Modern people have fewer food taboos to observe, but nevertheless some also exist although even today. The people belonging to particular race, creed, caste or class sometimes partake in fish, eggs, and even meats commonly chicken, goat or mutton, these are never to be cooked or eaten during religious occasions, marriages, times of mourning, breaking religious fasts, pilgrimages, and similar times.

It is a well-known fact that India has gifted the world with the species Red Junglefowl [kukkut कुक्कुट] and the Silver Junglefowl of whose progenies domesticated and crossbred.

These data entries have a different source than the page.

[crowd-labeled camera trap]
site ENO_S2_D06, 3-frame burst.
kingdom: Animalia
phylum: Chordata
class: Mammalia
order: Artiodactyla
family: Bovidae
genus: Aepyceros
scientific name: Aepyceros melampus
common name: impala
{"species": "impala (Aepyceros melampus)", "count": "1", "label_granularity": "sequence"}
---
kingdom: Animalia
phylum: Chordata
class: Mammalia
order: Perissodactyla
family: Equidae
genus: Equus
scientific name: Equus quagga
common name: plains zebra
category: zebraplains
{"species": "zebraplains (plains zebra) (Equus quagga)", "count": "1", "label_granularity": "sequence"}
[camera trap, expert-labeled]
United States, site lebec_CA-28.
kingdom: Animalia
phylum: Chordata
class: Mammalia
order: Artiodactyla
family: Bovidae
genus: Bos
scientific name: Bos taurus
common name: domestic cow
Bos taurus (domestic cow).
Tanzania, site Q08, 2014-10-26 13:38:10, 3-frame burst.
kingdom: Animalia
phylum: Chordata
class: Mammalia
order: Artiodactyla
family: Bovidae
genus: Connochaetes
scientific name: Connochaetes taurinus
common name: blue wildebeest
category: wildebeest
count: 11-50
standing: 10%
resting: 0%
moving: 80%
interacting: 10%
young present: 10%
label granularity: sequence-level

The history of poultry in India is about 5,000 years old. The strange paradox is that although this country introduced poultry to the world it remained indifferent to it for a long time. The main factor was a religious taboo on poultry products in many Indian communities. The credit for developing the poultry in this country should go to the Christian missionary organizations and some Britishers who brought a few superior exotic breeds at the beginning of the twentieth century.

Indigenous Knowledge

For ethnic tribal groups and communities indigenous poultry are of special interest because of their socio-religious use. They are not only efficient converters of agricultural byproducts, particularly of wastes into high quality meat but also provide eggs, feathers and rich manure. They separate the spoiled eggs from good eggs by emerging them in a bowl of water. It is believed that the spoiled eggs are those which float whereas good eggs sink into the water. This practice is also followed in the rural areas.